The Knight, Quinn, is down on his luck, and he travels to the very edge of the civilized world—whatever that means, any more—to restock his small but essential inventory.

After fighting a series of gladiatorial bouts against the dead, he finds himself in the employ of a woman on a quest to find the secret to repairing her semi-functional robot. But the technological secret it guards may be one truth too many…

The second novella in the Dreaming Cities series, Guy Haley’s The Ghoul King is available July 12th from Tor.com Publishing. Read an excerpt below, or check out a preview of the first book in the series, The Emperor’s Railroad.

 

 

Quinn and the Angel

 

We are an angel of the Lord, and we will not be denied our vengeance.

The Knight Quinn is framed in the lenses of our eye. He lies upon the hard earth, curled up like a child. Men are helpless when they sleep. Still we are wary. Quinn is devious, a killer of men, beasts, and machines. The continued existence of the knights is anathema to the Pax Angelica. They are tolerated nonetheless, a condition of the treaty. To harm him is to defy that peace and bring war to the continent. And yet we wish so dearly to harm him.

We have our chance. Here, in the Ohio Badlands he is exposed, alone, lost in a dead space not easily observed by the servants of God.

Our triad decoheres partially, enough to debate. In the etheric nonspace laid atop the world by the engines of the cities, we are one mind with three voices. We are the Merciful, the Wrathful, the Conciliator. We are an angel of the Lord.

“If we are to have our revenge, we must be swift,” says our Merciful. Whether from mercy or pragmatism she does not reveal to we other two. We are momentarily divorced enough for her to hide her thoughts from the triad.

“We cannot kill him, no matter our desire. What we are about to do goes against the treaty,” says our Conciliator.

“We cannot hurt him. Directly, but we can set events in motion that will lead to his death,” says our Wrathful.

“We court disaster,” our Merciful reminds us. “The consequences of discovery would threaten the Eastern League.”

Our Wrathful will not be dissuaded. “He must be punished for what he has done.”

“He must,” agrees our Conciliator. And so the balance of fate tips toward wrath. Two of the triad agree, so all agree.

“Punishment is his just reward for the death of our agent,” says our Merciful.

Our brief discourse done, we flow back into one another, one mind one voice. We reengage with the vulgar plane of matter and sin. We send our eye lower.

The device descends on silent gravitic motors, halts at one hundred meters, and performs a tight sweep of the knight’s camp. The detail view of the eye zooms in on his face. Subtler instruments extrude from the eye’s casing to taste the man. Dirt. Blood. Sweat and the secretions of gross anatomy. Screeds of data rush from the eye’s simple, autonomous brain into the palaces of our minds where they might be properly understood. We see his autonomic core drives his existence, forcing air into his lungs and out, heart mechanically pumping, pumping, pumping. His consciousness is inactive, his somatic centers disabled.
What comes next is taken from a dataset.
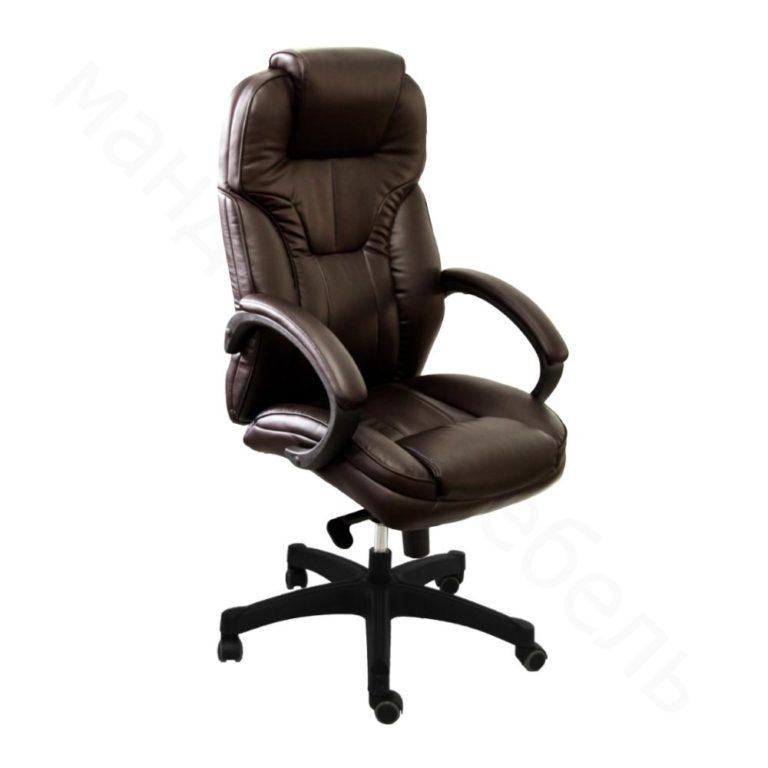 фото кресло руководителя HD-2063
He is vulnerable.

Quinn is asleep, deep asleep. Arrogant! Were we in his position we would never sleep again. We command our eye to descend lower. The altimeter ticks down. Twenty-five meters. We halt it.

The knight shifts slightly in his dreams. Such is the danger he represents we recoil within the ether, though he cannot possibly sense the eye.

“The time for revenge is now,” we say, our Wrathful is dominant. “Five men of rough aspect camp not far from the hated Quinn. It is time to alert them.”

We do not know who they are. They are slavers, they are bandits, they are murderers. Any and all are possible. We care not which other than that they are suitable to be the instrument of our vengeance.

“We shall manifest!” we say, and set in train tumbling paths of light-carried information. The eye opens, and we are born again into the world of men. “Let him see whom he has angered!”

We are a seed of blue light, cold as revenge and more terrible than the stars, illuminating the wasted lands around Quinn’s camp with a ferocity that divides everything into searing white and night-black shadow. From this ball of lightning we grow. Tall lines spread up and down and open, blazing our majesty across heaven as they widen out to sketch the glorious outline of our form. With a rushing fanfare we materialize—an angel as an angel should be, tall and powerful, mercifully free of gender, blessed with broad white wings and a raiment of light so radiant men must turn away.

Quinn’s horses buck and whinny. Their tossing heads yank at their pickets. One is the mount of knight, engineered for courage, but even the likes of he are not inured to the majesty of an angel incarnate.

This takes less than a second. Quinn awakes. We note the rapid shift in his mental state, straight from dreaming to full awareness. Truly, we made these creatures well. He is on his feet and has his gun in his hand in the time most men would take to open their eyes. He aims into our light and discharges a round. It passes through our body harmlessly. We sneer at his efforts to injure us.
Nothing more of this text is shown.